Eine Zelle in StartCell und EndCell kann nicht nur absolut, sondern auch relativ adressiert werden. Diese Adressierung erfolgt über eine Suchzeichenfolge, die in dem Textwert einer Zelle enthalten ist. Die Syntax hierfür ist {Suchtext}[+|-]{Spaltenversatz}[+|-]{Zeilenversatz}.
Über den Ausdruck Rechnungsdatum+1+0 kann beispielsweise nach der ersten Zelle mit dem Wert oder Teilwert "Rechnungsdatum" gesucht werden. Die gewünschte Zelle ist die, die in derselben Zeile eine Spalte rechts neben dieser liegt.
Bei einigen Elementarten kann ein Bereich ausgelesen werden, der mehrere Zellen umfasst:
Range: Der Bereich ist explizit definiert.Worksheet: Der Bereich umfasst implizit alle Zeilen des betreffenden Arbeitsblattes.Workbook: Der Bereich umfasst die Zellen aller Arbeitsblätter.
Wenn der ausgelesene Wert mehrere Zellen einschließt, wird dem Zielfeld ein Array der Einzelwerte pro Zelle übergeben, sofern die Eigenschaft ProcessReadIndex[].ReadMultiValues aktiviert ist. Leere Zellenwerte werden dabei automatisch herausgefiltert. Im Fall eines Kopfdatenfeldes geht in dem eindimensionalen Array die ursprüngliche Zeilen-/Spaltenstruktur der Werte verloren.

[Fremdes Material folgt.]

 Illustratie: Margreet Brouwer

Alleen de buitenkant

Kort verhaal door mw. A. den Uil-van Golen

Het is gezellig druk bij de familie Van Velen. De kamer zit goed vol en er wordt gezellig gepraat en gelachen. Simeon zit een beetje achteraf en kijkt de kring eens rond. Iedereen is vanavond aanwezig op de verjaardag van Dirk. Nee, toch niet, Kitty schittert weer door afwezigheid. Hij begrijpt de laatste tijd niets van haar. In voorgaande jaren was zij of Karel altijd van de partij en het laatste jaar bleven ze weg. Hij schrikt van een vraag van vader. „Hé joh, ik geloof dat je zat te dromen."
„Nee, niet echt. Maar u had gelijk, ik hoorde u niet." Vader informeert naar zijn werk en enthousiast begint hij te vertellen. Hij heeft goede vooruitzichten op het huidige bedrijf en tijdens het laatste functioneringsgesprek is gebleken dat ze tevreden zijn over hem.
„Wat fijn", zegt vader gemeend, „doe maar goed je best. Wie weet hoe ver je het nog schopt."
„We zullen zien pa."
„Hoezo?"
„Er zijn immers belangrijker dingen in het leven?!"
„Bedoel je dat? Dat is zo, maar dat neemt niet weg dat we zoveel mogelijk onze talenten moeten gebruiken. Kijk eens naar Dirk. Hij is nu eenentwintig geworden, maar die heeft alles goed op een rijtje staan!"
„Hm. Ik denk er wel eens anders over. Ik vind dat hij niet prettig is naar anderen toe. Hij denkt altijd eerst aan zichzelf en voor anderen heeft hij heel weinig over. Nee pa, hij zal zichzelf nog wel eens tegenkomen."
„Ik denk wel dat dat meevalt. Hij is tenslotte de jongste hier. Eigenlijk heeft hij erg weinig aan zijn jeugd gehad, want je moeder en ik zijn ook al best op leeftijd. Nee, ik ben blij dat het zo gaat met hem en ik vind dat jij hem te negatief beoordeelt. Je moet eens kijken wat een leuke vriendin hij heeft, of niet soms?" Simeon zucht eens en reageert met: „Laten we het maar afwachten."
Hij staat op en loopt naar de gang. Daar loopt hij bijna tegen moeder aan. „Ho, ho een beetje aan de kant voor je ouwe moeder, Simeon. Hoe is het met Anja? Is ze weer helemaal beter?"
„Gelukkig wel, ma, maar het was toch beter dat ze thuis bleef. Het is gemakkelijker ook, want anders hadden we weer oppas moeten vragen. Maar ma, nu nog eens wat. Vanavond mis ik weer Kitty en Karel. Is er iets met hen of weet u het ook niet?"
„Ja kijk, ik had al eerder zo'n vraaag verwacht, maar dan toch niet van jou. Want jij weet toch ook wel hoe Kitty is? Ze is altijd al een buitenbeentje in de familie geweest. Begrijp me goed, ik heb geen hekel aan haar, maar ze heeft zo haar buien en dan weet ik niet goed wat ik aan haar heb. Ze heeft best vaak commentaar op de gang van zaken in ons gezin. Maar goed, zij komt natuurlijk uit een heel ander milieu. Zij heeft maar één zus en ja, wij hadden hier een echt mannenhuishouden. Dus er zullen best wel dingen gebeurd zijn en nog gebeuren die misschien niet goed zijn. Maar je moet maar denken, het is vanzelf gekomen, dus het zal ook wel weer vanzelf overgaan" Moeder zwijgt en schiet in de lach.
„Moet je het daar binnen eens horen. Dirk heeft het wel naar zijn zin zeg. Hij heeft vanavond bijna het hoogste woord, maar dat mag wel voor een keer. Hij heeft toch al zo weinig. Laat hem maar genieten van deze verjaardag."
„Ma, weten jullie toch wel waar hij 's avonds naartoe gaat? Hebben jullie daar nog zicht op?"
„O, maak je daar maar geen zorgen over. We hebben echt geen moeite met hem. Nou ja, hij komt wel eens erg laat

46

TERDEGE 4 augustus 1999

Wenn die Zielfelder Teil einer Tabelle sind, wird über jede Zeile des extrahierten Zellenbereiches eine Tabellenzeile generiert. Da ein Bereich jeweils einem einzelnen Zielfeld zugeordnet ist, sollte der Bereich nur eine Spalte umfassen. Anderenfalls werden dem Zielfeld wiederum die Werte mehrerer Spalten als Array zugewiesen.